ASSOCIATE NEWS EDITOR

On December 26th, fishermen from Indonesia, Thailand, Southeastern India, Sri Lanka, and even Somolia may have been astonished when they returned home to their coastal villages and found them ravaged by gigantic waves. The tsunamis that had hit the coasts earlier in the day would have passed their boats undetected.

Tsunamis are sea waves that are generated by the displacement of water in the ocean. This displacement is most often caused by earthquakes, but also sometimes by landslides, volcanic eruptions, and objects from outer space.

As a tsunami moves toward the shore and the ocean becomes shallower, water displaced by the propagation of the tsunami is pushed upward, creating a large wall of water. This wall sucks in surrounding water, and often the arrival of a tsunami will be preceded by a rapidly receding tide.

The velocity of a tsunami is directly proportional to the square root of the depth of the undisturbed ocean. So, regardless of the intensity of the initial disturbance, a tsunami will always travel at the same speed for a given ocean depth. Therefore, as a tsunami approaches a coast, the speed of the wave will slow down. In the deepest parts of the ocean, tsunamis can reach 1000 km/hr (about 600 mi/hr).

A tsunami is dangerous if it carries a lot of energy when it reaches the coast, which depends on the disturbance that caused it.

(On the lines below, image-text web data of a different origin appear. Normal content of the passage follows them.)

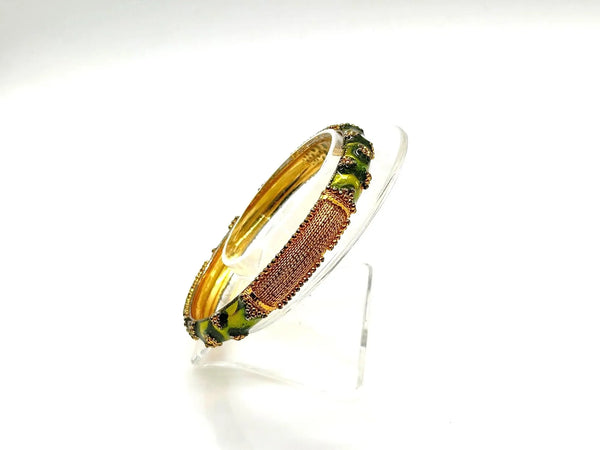 A pair of traditional Indian gold-plated bangles showcasing intricate filigree work and vibrant grass green enamel detailing.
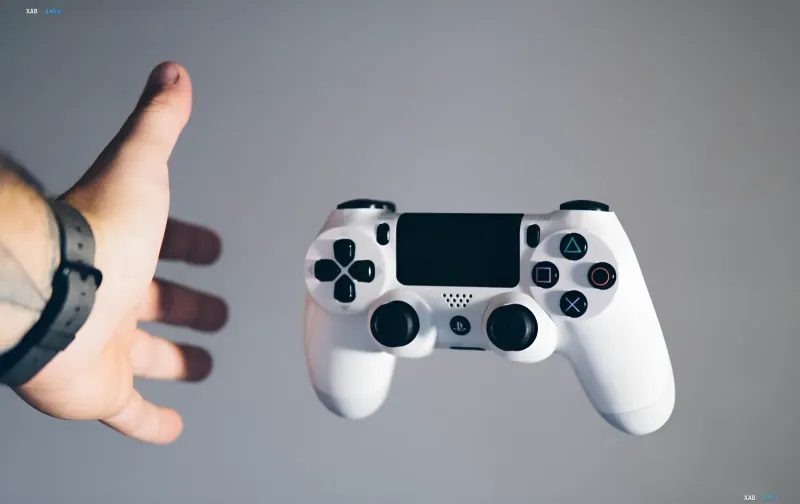 White PlayStation 5 controller and a reaching hand — symbolizing the shift from physical discs to digital games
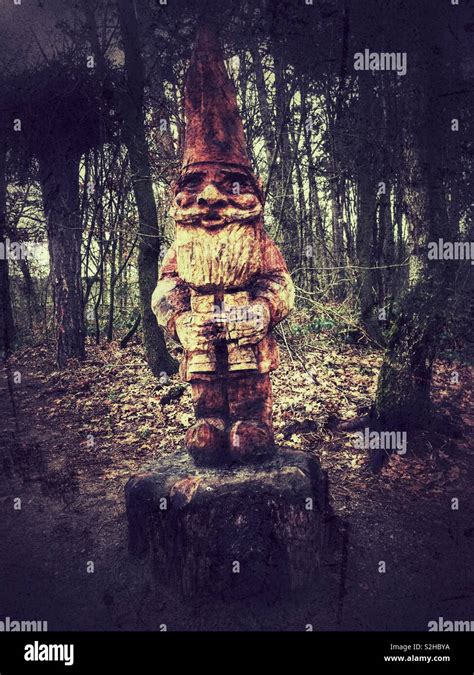 Forest gnome woodcarving Stock Photo - Alamy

Paul Whitmore, the scientist in charge at the West Coast and Alaska Tsunami Warning Center, said that there are three major ways through which waves can lose energy as they travel: friction with the sea floor or air, viscosity, and spreading. A tsunami traveling across the deep ocean usually dissipates very little energy.

However, tsunamis can lose a lot of energy when they break, said Paul Sclavounos, a professor of Ocean Engineering. This is what makes islands and other land masses with steep shelves more prone to risk, since their topography makes it less likely that an approaching tsunami would break offshore, said Raffaele Ferrari, a professor of earth, atmospheric, and planetary sciences at MIT. Also, the shape of a coast can either focus or spread the oncoming waves; a focused wave causes more devastating effects.

The December 26th tsunami was especially devastating for several reasons. The magnitude of the earthquake that caused the tsunami, at 9.0 on the Richter scale, made it one of the strongest quakes ever recorded. Hence, it generated the largest tsunami in over 40 years, according to the National Weather Service.

Since the rupture was a large crack, close to 1000 km in length, the resulting tsunami did not spread out radially, as it would have with a point source. As a result, the waves that crashed on the coasts close to the epicenter were more focused and especially strong.

Although a tsunami can be as high as 30 meters by the time it reaches the coast, its small amplitude and long wavelength in the deep ocean are such that vessels far off shore will not sense the ensuing disaster. “If you’re on a ship, you won’t even notice,” said Ferrari.

Despite the immense damage caused by the earthquake and resulting tsunami, perhaps the safest place for boats to be on the morning of December 26th was not at port, but rather near the epicenter of the quake.